Direction — Your task is to output the entries below word for word.

Spatial question entries
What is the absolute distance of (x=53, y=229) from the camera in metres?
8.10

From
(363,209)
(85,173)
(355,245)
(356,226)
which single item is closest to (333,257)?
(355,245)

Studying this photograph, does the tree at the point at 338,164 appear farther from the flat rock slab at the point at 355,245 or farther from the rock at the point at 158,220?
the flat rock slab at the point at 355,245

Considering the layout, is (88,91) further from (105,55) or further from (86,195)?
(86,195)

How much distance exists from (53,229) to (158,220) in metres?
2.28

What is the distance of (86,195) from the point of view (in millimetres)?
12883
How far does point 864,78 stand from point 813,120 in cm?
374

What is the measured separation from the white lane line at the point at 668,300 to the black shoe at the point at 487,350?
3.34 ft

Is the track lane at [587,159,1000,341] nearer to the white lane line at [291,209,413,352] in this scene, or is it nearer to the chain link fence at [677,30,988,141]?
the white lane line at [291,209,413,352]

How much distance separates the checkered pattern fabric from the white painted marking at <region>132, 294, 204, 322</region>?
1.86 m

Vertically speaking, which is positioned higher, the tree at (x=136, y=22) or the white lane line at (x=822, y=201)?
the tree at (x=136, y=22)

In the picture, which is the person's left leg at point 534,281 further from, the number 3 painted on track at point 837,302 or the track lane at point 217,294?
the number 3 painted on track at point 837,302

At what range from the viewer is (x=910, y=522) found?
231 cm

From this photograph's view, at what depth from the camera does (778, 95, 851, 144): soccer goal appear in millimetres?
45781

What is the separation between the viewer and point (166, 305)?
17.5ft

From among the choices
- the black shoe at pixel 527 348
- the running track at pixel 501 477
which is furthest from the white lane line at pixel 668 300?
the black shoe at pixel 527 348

Finished task —
What is the absolute distance of (x=53, y=229) from the camera in metres?
8.10

From
(363,209)
(85,173)
(355,245)
(356,226)
which single item is closest to (333,257)?
(355,245)

Studying this photograph, does the tree at the point at 338,164 appear farther from the flat rock slab at the point at 355,245 or farther from the rock at the point at 158,220?
the flat rock slab at the point at 355,245

Considering the layout, is (88,91) further from (105,55) or further from (86,195)?
(86,195)

How much distance exists from (53,229) to (158,220) in metres?
2.28

What is the distance of (86,195) from the point of view (in millimetres)?
12883
How far does point 864,78 stand from point 813,120 in cm?
374

What is the measured separation from the white lane line at the point at 668,300 to the black shoe at the point at 487,350?
3.34 ft

Is the track lane at [587,159,1000,341] nearer to the white lane line at [291,209,413,352] in this scene, or is it nearer to the chain link fence at [677,30,988,141]?
the white lane line at [291,209,413,352]

How much distance separates the checkered pattern fabric from the white painted marking at <region>132, 294, 204, 322</region>?
1.86 m

Vertically speaking, which is positioned higher, the tree at (x=136, y=22) or the white lane line at (x=822, y=201)?
the tree at (x=136, y=22)

In the picture, which is the person's left leg at point 534,281 further from, the number 3 painted on track at point 837,302 or the track lane at point 217,294?
the number 3 painted on track at point 837,302

At what range from the viewer is (x=910, y=522) found?
231 cm

From this photograph's view, at what depth from the camera does (778, 95, 851, 144): soccer goal appear in millimetres?
45781

What is the separation between the viewer and point (166, 305)?
17.5ft

From among the choices
- the black shoe at pixel 527 348
- the running track at pixel 501 477
which is furthest from the white lane line at pixel 668 300?
the black shoe at pixel 527 348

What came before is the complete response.